If you notice ambiguity it is ok to call it out.

Next

Do you feel like you need to hear it all again?

Here is a compilation of videos and resources Code Chef

Further Reading

Gayle Laakman McDowell Big O Crash Course for Uber

Wikipedia

Bonus

Prime numbers

What is the Big O for the following:

const isPrime = (num) => {
  if (num < 2) {
    return false;
  } else if (num === 2) {
    return true;
  } else {
    for (let i = 2; i < num; i++) {
      if (num % i === 0) {
        return false;
      }
    }
    return true;
  }
};

console.log(printPrimes(30));

Compared with:

const isPrime = (num) => {
  if (num < 2) {
    return false;
  } else if (num === 2) {
    return true;
  } else {
    for (let i = 2; i <= Math.sqrt(num); i++) {
      if (num % i === 0) {
        return false;
      }
    }
    return true;
  }
};

console.log(printPrimes(30));
Answer The first one has a Big O of O(n)

The second one has a Big of of O(n^ 0.5)

Binary Search Guessing Game alternative syntax/solution

A possible alternative solution for the game/automatic guesser that has more similar syntax to the example binary search code given.
const game = () => {
  let start = 1;
  let limit = 1000;
  let midpoint = 0;
  let number = Math.ceil(Math.random() * limit);
  let values = {
    start,
    limit,
    midpoint,
  };

  // let guess = prompt(`Guess a number between 1 and 1000`);
  let counter = 1;
  while (values.midpoint !== number && counter <= 10) {
    if (values.midpoint > number) {
      values = myAutomaticGuesser(values, true);
    } else if (values.midpoint < number) {
      values = myAutomaticGuesser(values, false);
    }
    counter++;
  }

  if (counter <= 11) {
    console.log(
      `That's right!

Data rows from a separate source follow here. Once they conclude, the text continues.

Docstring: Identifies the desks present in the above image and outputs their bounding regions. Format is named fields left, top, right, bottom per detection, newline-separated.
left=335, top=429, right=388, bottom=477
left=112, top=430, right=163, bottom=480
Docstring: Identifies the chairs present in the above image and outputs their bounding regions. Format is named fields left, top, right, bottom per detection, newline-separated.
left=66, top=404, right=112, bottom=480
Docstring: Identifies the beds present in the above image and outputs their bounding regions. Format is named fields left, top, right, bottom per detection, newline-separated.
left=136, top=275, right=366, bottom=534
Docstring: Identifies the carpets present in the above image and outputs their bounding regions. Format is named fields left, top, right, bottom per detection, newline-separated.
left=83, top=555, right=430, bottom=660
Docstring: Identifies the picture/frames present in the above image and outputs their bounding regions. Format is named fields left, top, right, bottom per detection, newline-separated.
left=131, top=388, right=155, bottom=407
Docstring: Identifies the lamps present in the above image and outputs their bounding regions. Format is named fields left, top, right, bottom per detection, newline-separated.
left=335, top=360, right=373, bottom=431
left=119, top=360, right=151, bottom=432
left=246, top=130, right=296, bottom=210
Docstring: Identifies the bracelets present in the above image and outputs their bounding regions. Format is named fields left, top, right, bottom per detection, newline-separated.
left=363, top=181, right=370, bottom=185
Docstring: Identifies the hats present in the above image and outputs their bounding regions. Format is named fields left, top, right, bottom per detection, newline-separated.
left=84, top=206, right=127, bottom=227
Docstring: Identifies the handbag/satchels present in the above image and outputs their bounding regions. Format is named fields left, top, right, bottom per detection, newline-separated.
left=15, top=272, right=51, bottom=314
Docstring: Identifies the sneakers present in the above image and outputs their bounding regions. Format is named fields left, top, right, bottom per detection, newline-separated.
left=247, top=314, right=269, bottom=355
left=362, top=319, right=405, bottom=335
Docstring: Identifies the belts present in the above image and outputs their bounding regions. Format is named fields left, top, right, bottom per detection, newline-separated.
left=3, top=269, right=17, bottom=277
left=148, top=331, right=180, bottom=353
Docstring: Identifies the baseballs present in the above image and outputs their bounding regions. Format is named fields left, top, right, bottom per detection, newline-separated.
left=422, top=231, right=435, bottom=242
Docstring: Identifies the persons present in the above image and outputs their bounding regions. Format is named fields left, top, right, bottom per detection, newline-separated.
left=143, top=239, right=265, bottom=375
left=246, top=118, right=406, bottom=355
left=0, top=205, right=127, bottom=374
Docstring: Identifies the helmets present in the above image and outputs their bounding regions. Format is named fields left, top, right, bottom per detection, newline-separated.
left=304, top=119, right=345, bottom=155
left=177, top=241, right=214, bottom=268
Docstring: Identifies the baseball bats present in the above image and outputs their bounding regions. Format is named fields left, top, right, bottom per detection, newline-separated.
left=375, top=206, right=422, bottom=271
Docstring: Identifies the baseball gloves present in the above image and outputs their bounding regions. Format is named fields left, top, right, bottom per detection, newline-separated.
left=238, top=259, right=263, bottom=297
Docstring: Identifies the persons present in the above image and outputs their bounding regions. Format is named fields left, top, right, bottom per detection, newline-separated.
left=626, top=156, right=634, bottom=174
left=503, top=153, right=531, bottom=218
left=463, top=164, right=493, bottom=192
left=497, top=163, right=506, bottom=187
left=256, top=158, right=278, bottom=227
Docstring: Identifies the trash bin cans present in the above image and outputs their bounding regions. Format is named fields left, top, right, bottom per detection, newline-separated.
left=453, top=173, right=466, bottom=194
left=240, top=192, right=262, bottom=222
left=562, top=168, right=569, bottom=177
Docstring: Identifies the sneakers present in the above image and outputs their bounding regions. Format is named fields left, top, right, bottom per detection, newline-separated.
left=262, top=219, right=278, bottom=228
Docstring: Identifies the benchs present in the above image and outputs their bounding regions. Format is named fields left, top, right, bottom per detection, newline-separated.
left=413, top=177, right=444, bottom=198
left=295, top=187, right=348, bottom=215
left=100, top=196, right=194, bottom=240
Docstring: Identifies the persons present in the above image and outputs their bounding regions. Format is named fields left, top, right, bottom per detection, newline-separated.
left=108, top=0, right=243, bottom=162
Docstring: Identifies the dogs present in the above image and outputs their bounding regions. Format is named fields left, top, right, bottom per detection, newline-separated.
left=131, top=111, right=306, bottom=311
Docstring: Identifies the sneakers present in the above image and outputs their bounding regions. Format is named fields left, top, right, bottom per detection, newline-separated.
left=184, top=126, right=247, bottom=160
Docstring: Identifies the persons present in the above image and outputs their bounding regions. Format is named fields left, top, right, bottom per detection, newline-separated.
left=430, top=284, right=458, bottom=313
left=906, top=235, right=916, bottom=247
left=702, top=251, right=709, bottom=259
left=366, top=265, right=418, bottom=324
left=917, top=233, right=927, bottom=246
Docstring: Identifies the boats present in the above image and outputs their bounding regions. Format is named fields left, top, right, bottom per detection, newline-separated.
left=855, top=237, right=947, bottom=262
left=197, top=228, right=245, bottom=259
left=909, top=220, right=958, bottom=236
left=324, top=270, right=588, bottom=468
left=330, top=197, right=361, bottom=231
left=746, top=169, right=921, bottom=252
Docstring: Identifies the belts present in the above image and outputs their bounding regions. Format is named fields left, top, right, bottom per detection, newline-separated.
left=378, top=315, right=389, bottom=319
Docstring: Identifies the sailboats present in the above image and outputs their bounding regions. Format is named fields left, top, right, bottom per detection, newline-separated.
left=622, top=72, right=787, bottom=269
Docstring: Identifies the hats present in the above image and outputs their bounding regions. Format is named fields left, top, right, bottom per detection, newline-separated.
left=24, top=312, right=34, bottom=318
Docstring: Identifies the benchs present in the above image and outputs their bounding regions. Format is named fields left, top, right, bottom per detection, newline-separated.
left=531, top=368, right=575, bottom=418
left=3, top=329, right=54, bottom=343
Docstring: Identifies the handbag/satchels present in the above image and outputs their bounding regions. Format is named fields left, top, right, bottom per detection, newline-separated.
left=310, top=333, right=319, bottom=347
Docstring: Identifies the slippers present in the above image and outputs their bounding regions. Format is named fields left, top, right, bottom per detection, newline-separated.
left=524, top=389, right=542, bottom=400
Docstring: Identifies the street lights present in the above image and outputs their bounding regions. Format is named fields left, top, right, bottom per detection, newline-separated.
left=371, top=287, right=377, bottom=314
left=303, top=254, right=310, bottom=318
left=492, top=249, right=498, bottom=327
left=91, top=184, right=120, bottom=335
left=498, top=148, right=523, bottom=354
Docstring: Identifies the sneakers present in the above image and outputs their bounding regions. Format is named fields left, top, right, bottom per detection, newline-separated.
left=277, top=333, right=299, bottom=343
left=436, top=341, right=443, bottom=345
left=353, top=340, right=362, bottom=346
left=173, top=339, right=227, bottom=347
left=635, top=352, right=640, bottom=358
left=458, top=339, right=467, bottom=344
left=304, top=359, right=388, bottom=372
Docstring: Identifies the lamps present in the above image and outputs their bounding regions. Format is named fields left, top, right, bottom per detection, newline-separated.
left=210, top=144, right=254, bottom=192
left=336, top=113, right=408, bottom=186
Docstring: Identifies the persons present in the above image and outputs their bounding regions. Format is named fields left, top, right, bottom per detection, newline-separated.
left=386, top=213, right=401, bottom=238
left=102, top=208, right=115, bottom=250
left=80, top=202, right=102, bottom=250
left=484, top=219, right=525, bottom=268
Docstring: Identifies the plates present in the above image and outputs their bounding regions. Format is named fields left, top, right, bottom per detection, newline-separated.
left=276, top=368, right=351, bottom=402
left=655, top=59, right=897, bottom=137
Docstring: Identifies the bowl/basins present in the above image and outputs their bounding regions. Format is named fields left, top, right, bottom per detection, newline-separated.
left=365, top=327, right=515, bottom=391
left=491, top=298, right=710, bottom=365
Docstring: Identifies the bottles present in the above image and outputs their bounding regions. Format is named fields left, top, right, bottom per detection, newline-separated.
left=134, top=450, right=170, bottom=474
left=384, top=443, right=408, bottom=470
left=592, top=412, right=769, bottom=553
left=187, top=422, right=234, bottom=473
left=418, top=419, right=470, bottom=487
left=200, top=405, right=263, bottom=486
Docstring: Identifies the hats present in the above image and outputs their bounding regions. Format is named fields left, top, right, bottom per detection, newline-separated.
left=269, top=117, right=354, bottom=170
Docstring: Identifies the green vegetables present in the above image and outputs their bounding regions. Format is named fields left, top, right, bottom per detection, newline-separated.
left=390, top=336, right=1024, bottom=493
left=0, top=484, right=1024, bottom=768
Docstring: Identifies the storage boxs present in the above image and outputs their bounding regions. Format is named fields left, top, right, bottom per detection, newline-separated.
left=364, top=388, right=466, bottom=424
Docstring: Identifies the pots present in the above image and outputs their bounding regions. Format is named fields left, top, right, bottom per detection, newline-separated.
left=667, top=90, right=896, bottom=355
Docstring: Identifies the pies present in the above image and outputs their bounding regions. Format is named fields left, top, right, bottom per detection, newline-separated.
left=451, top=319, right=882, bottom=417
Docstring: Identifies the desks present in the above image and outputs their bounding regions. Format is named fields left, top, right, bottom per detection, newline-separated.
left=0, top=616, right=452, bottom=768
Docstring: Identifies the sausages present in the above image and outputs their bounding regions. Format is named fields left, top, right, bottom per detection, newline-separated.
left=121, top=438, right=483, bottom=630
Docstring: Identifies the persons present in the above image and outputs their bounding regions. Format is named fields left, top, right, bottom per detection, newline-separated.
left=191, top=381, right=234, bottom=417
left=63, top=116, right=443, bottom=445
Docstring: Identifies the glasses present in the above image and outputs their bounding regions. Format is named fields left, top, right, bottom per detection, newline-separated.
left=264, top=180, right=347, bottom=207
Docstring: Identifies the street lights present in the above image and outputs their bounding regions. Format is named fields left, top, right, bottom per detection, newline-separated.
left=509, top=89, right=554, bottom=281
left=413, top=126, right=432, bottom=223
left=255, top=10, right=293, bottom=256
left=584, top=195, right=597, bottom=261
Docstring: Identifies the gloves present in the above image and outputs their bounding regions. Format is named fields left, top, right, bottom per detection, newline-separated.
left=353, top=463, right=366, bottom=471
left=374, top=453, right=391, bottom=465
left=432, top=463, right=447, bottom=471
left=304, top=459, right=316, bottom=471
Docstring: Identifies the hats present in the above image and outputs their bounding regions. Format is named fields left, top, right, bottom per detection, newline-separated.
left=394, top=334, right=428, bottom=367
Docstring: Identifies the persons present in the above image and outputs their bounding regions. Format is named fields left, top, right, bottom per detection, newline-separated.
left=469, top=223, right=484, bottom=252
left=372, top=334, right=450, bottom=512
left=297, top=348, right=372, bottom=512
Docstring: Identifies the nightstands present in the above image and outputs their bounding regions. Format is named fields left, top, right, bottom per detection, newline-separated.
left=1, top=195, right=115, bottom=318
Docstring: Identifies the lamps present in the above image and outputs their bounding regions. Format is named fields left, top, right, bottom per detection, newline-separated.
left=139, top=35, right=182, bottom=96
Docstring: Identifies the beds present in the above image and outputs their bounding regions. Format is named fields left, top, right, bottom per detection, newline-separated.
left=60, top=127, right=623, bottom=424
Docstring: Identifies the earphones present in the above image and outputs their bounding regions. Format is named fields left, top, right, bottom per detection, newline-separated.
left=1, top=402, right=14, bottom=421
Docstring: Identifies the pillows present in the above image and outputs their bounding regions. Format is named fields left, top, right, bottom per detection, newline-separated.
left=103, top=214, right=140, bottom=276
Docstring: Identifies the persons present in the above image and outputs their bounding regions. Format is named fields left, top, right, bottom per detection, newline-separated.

The number was ${number} and the number of guesses was ${
        counter - 1
      }`
    );
  } else {
    console.log(
      `Sorry, out of guesses! The number was ${number}
 `
    );
  }
};

const myAutomaticGuesser = ({ start, midpoint, limit }, tooHigh) => {
  if (tooHigh) {
    if (midpoint === 2) midpoint = 1;
    limit = midpoint;
    midpoint = limit - Math.floor((limit - start) / 2);
  } else {
    start = midpoint;
    midpoint = limit - Math.floor((limit - start) / 2);
  }
  return { midpoint, start, limit };
};

game();
  • What is the Big O for this game?
  • With the possible values between 1 - 1000, how often will the automatic guesser run out of guesses and lose?